M'innamoro del filo d'acqua che dalla cannella bagna l'asciutto del catino abbandonato e della ragnatela del mattino imperlata di rugiada, della nota alta che si strozza in gola, della debolezza dell'innamorato che bacia il respiro dell'amata addormentata, dello sbadiglio di chi non ha dormito, del tuono che romba, del lampo che ruba un attimo di luce, del bambino e della donna sfregiati che alla prepotenza della storia pagano il conto più salato, del cane che al mattino sotto la finestra mi saluta con l'abbaio, del gatto che per dispetto non mi fa le fusa, di una mano che s'allunga che ho voglia di stringere perché è nera, di un volto scuro pieno di paura, della parola usurata a volte male usata. M'innamoro di una lista che non è finita, perché s'allunga per quanto è immenso il dono di una vita.
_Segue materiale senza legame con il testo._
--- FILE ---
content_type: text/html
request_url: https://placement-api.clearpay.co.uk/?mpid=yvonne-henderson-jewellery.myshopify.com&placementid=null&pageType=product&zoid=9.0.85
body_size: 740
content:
Zebrata la bianca neve sulle cime aguzze annuncia presagi che nel sogno vedono nuvole all'orizzonte vanificare il costante desiderio, in un'attesa che non ha recinti. Assente è la parola che tampona, a volte sanguina, non concede tregua a chi affannoso arranca, cerca il respiro. Squarcia urli, rompe il buio della notte il mio amore ferito, viòla è la pelle che l'avvolge. Tu non hai più lacrime, il mare presta lacrime ai tuoi occhi, l'intonaco del muro si sfarina, lieve una mano sfiora il tuo voto, s'impiglia nei capelli.
Dopo tante lune ricordati di me. I tuoi passi silenti albeggiano nell'eco dell'ombra, la mano tesa ricongiunge oblii. Ora che la terra nutre sentimenti, i fiori del mandorlo profumano l'aria e le labbra tremano, riposo nell'alveo dell'infinito pensiero dei tuoi desideri. Dopo tanti emisferi argentei mi ricorderò di te.